Prompt: Copy each of the items below word for word, leaving the pictures out of your copy.

Provided records:
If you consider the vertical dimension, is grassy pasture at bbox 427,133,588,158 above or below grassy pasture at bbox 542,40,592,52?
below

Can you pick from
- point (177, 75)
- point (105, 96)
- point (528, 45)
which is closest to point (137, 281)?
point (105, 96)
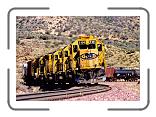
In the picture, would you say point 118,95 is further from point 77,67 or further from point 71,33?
point 71,33

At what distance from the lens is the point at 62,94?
4.85 metres

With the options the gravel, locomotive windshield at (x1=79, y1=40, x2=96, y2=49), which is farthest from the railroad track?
locomotive windshield at (x1=79, y1=40, x2=96, y2=49)

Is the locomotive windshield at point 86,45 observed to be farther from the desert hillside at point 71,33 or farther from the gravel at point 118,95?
the gravel at point 118,95

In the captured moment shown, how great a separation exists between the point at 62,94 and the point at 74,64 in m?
0.17

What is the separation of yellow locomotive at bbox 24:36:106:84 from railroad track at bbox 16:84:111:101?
0.04m

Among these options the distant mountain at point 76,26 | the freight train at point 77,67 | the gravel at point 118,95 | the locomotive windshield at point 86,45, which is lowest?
the gravel at point 118,95

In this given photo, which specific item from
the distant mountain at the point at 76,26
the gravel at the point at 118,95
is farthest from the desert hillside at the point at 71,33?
the gravel at the point at 118,95

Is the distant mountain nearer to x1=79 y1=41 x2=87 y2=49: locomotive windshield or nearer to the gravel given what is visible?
x1=79 y1=41 x2=87 y2=49: locomotive windshield

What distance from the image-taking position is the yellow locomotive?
15.9 ft

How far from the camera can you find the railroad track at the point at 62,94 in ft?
15.9

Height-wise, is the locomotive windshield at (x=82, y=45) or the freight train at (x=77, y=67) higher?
the locomotive windshield at (x=82, y=45)

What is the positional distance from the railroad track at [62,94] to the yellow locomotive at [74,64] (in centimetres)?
4

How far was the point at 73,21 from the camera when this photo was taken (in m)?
4.82
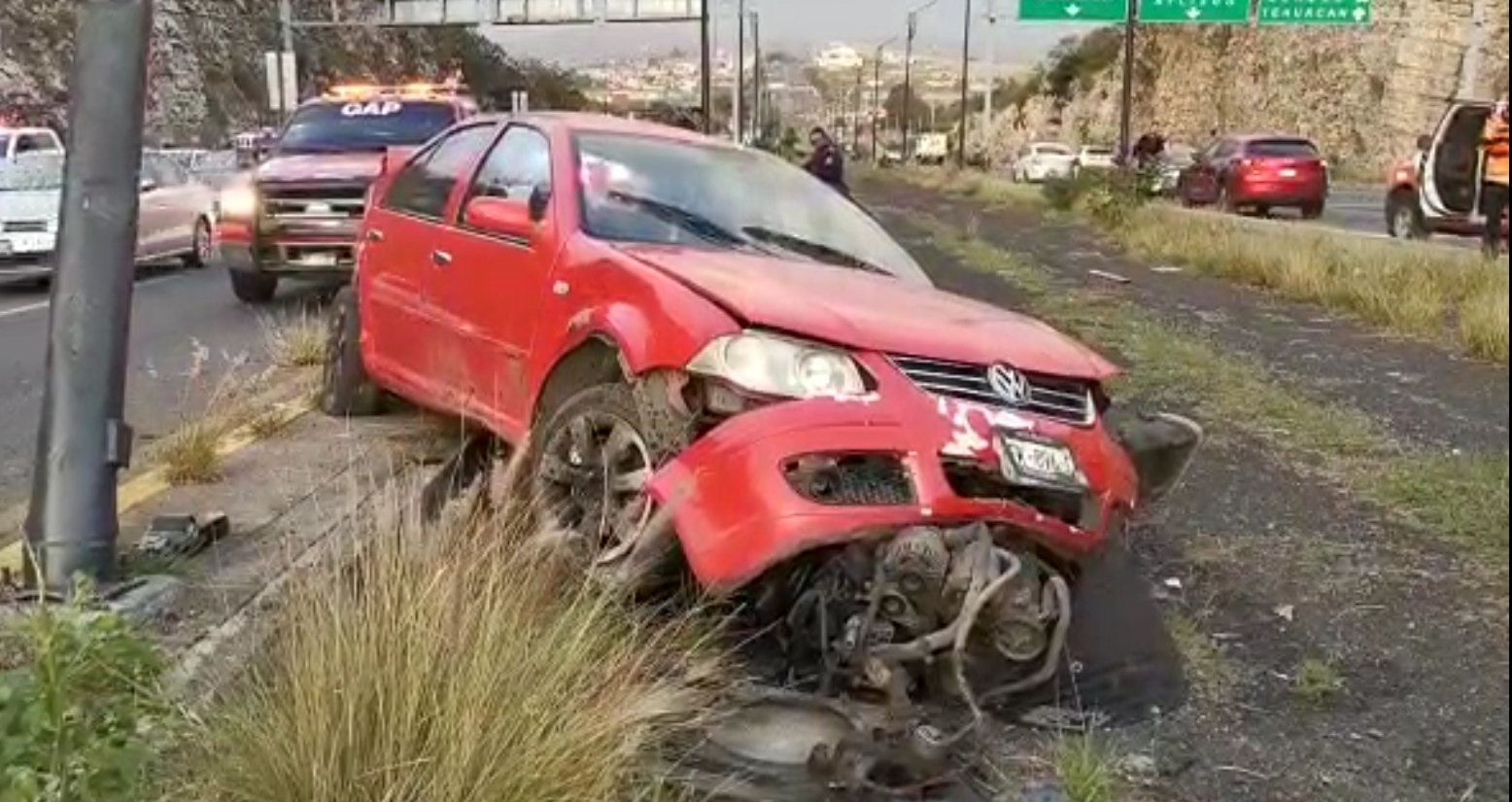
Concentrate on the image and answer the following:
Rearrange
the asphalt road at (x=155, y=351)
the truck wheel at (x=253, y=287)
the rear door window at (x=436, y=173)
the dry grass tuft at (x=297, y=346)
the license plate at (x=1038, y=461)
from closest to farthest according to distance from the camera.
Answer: the license plate at (x=1038, y=461) → the rear door window at (x=436, y=173) → the asphalt road at (x=155, y=351) → the dry grass tuft at (x=297, y=346) → the truck wheel at (x=253, y=287)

Problem solution:
If you consider the vertical dimension, is grassy pasture at bbox 427,133,588,158 above or below grassy pasture at bbox 542,40,592,52?
below

Can you pick from
- point (177, 75)
- point (105, 96)
- point (528, 45)
which is closest to point (137, 281)?
point (105, 96)
In the picture, would you say point 118,95 is further from point 77,67 or further from point 71,33?
point 71,33

At what distance from the lens is the point at 62,94?
4.85 metres

With the options the gravel, locomotive windshield at (x1=79, y1=40, x2=96, y2=49), which is farthest from the railroad track?
locomotive windshield at (x1=79, y1=40, x2=96, y2=49)

Is the locomotive windshield at point 86,45 observed to be farther from the desert hillside at point 71,33 or farther from the gravel at point 118,95?
the gravel at point 118,95

In the captured moment shown, how great a separation exists between the point at 62,94 and the point at 74,64 in m?
0.17

What is the separation of yellow locomotive at bbox 24:36:106:84 from railroad track at bbox 16:84:111:101?
0.04m

Among these options the distant mountain at point 76,26 | the freight train at point 77,67 | the gravel at point 118,95 | the locomotive windshield at point 86,45, which is lowest?
the gravel at point 118,95

In this given photo, which specific item from
the distant mountain at the point at 76,26
the gravel at the point at 118,95
is farthest from the desert hillside at the point at 71,33?
the gravel at the point at 118,95

Is the distant mountain nearer to x1=79 y1=41 x2=87 y2=49: locomotive windshield or nearer to the gravel given what is visible?
x1=79 y1=41 x2=87 y2=49: locomotive windshield

What distance from the image-taking position is the yellow locomotive?
15.9 ft

How far from the camera can you find the railroad track at the point at 62,94 in ft?
15.9

Height-wise, is the locomotive windshield at (x=82, y=45) or the freight train at (x=77, y=67) higher?
the locomotive windshield at (x=82, y=45)

What is the positional distance from the railroad track at [62,94] to the yellow locomotive at [74,64] (in centimetres)?
4

How far was the point at 73,21 from the camera when this photo was taken (in m)?
4.82
Concentrate on the image and answer the following:
Rearrange
the asphalt road at (x=155, y=351)
the truck wheel at (x=253, y=287)
the rear door window at (x=436, y=173)
the dry grass tuft at (x=297, y=346)
the license plate at (x=1038, y=461)
from closest to farthest according to distance from the camera.
Answer: the license plate at (x=1038, y=461) → the rear door window at (x=436, y=173) → the asphalt road at (x=155, y=351) → the dry grass tuft at (x=297, y=346) → the truck wheel at (x=253, y=287)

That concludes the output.